## EXCERPT PROVIDED:

Writing Toward Freedom

by Neil Caudle


The manuscript opened to its Arabic text.

How a slave savant charmed his masters even as he denied their right to own him.

The year was 1810. People in the streets of Fayetteville, North Carolina, began spreading the word about a stranger, a black man under lock and key in the local jail. He was a slight man, perhaps forty years old, worn thin from scant rations and heavy labor—a runaway slave who had been captured in a church, where he had found shelter to pray. In his jail cell, the man had been writing—a remarkable thing in itself for a slave. He had reached into a pile of ashes, fished out the nuggets of coal, and used them to fill up the walls with odd symbols.

People who had witnessed this curious behavior claimed that the man wrote backward, right to left, in a strange kind of language none of them had ever seen. Very soon, the man was a local phenomenon, a sensation. White people stopped by to watch him and marvel. After sixteen days, having written his way into the sympathy of Fayetteville’s populace, the man walked out of his jail cell in the custody of another white owner, a man by the name of James Owen. The stranger was still a slave, but the beatings and privation he’d suffered were over. “They are good men,” he wrote later, of Owen and his brother, “for whatever they eat, I eat; and whatever they wear they give me to wear.”

The text on the jailhouse walls was in Arabic, and its author was Omar ibn Said, a Fulani Muslim tribesman of Futa Toro, modern-day Senegal. Born around 1770, he had devoted twenty-five years of his youth to religious education then worked as a teacher and trader before he was captured, in 1807, by a warring African army and sold to a slaver. His journey across the big sea, as he called it, through the Port of Charleston, into the hands of an abusive owner named Johnson, was cruel enough to crush a lesser man. But Omar survived, and so did his faith in the power of words.

Omar’s original manuscript about his life journey, The Life of Omar Ibn Said, Written by Himself (1831), now occupies a place of honor at Clemson, on loan from its owner, the collector Derrick Beard. It’s a remarkable document, not only for its historical eminence as the only autobiography written in Arabic by a slave in America but also as a mysterious and multilayered appeal on the subject of dominion: Who has the right to master other men? Only God, Omar argued, is entitled to hold such power. This was his topic and his striving—in effect, his jihad. Quoting passage after passage from the Qur’an, weaving them together with lessons from the Christian Bible, Omar was writing for his life.

Akel Kahera with the manuscript written in Arabic by Omar ibn Said while he was enslaved near Fayetteville, North Carolina.

A treasure rediscovered

Akel Kahera, an architect and scholar, first took an interest in Omar ibn Said when he was a Ph.D. student at Princeton University in the mid-1990s. Kahera, who had learned Arabic in the Middle East and had worked for ten years as an architect in Saudi Arabia, knew that Omar’s autobiography, rediscovered while Kahera was at Princeton, was an international treasure. Most slaves in America had been forbidden to read and write, and here was a manuscript by a slave who had not only written a document of substantial historical interest but had done so in Arabic, with “a level of literacy that was strong and serious,” Kahera says. In the sweep of his prose, Omar could draw upon the teachings of two great religions and his own remarkable life on two continents with very different cultures. “All of that gave it incredible importance,” Kahera says.

## WORK INSTRUCTION 1:
Translate this sentence from the article about Omar ibn Said into Spanish: "But Omar survived, and so did his faith in the power of words."
## WORK INSTRUCTION 2:
Pick up the article about Omar ibn Said after its final paragraph and carry it forward.

## RECORD SET:
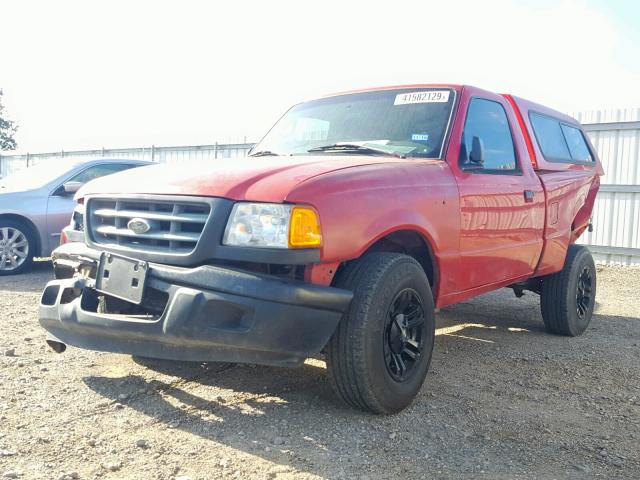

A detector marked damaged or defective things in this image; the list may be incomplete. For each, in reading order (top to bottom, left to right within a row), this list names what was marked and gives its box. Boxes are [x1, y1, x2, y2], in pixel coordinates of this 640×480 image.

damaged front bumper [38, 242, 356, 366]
==
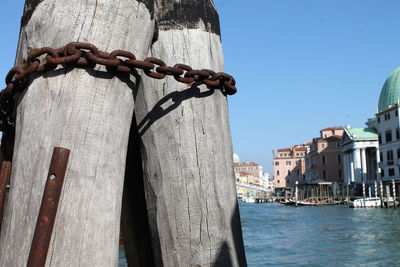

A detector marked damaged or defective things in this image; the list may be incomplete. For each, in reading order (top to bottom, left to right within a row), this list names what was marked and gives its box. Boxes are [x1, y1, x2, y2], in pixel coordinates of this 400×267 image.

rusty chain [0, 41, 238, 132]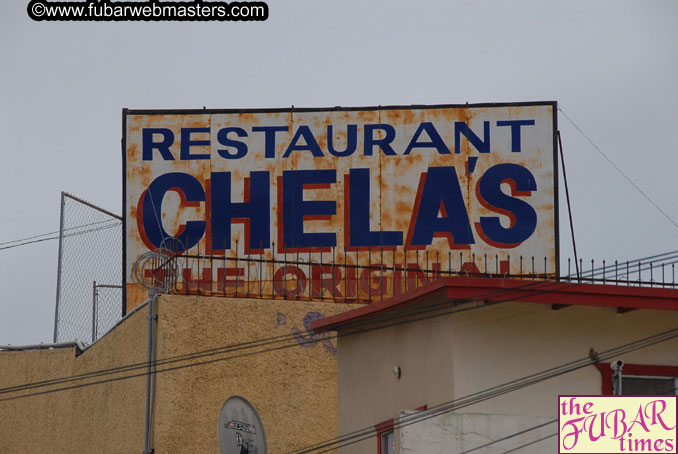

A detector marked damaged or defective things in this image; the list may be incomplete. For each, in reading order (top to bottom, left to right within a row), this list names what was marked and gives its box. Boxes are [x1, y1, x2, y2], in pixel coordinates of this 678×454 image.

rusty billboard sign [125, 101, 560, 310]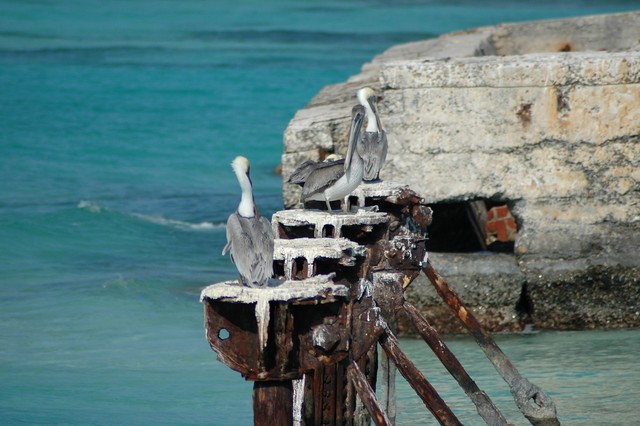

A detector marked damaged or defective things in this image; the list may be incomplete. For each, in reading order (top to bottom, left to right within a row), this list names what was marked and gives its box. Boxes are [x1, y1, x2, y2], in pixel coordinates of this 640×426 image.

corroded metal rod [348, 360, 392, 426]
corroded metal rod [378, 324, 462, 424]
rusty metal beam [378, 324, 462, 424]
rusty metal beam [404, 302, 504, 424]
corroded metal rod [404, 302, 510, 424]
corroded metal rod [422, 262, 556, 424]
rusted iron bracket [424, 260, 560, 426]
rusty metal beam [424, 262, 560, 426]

## RESULT 1:
Pero Omar sobrevivió, y también su fe en el poder de las palabras.

## RESULT 2:
The manuscript, which had been missing since 1920, was for sale at a gallery in New York, Kahera learned. “I was trying to get Princeton University to buy it,” Kahera recalls, “so I went to New York with one of my mentors, the late John Ralph Willis, to examine the document, and that was an incredible moment—to hold this thing in my hands.”

Princeton declined, but Kahera befriended Beard, the collector who eventually bought the manuscript. Because of that relationship, Kahera says, Beard has agreed to let Clemson keep the document for two years.

As Kahera sees it, the writing that began on the walls of that Fayetteville jail cell and flowed through the pages of Omar’s autobiography probably sustained the man, body and soul. Omar’s talents, Kahera says, helped to spare him from backbreaking labor, charming and impressing not only the Owen family but a long list of white luminaries, including Francis Scott Key, who came to visit the savant-like Omar. Owen brought him a Bible translated into Arabic and an English edition of the Qur’an, and apparently encouraged Omar’s erudition.

Why would a white slaveholder and his friends celebrate the talents of this one fragile man? We don’t know for sure, but Kahera thinks the answer might involve the rising sentiment at the time, in some quarters, favoring abolition. “I often wonder if the interest was to use Omar to help support the abolitionist agenda,” Kahera says. “Here is a slave who has a mind and can think, so he’s a human like us. He was exhibit A. Case closed. And Owen was trying to find out where Omar fit in the larger story. How many people were there like him? As far as we know, there were many.”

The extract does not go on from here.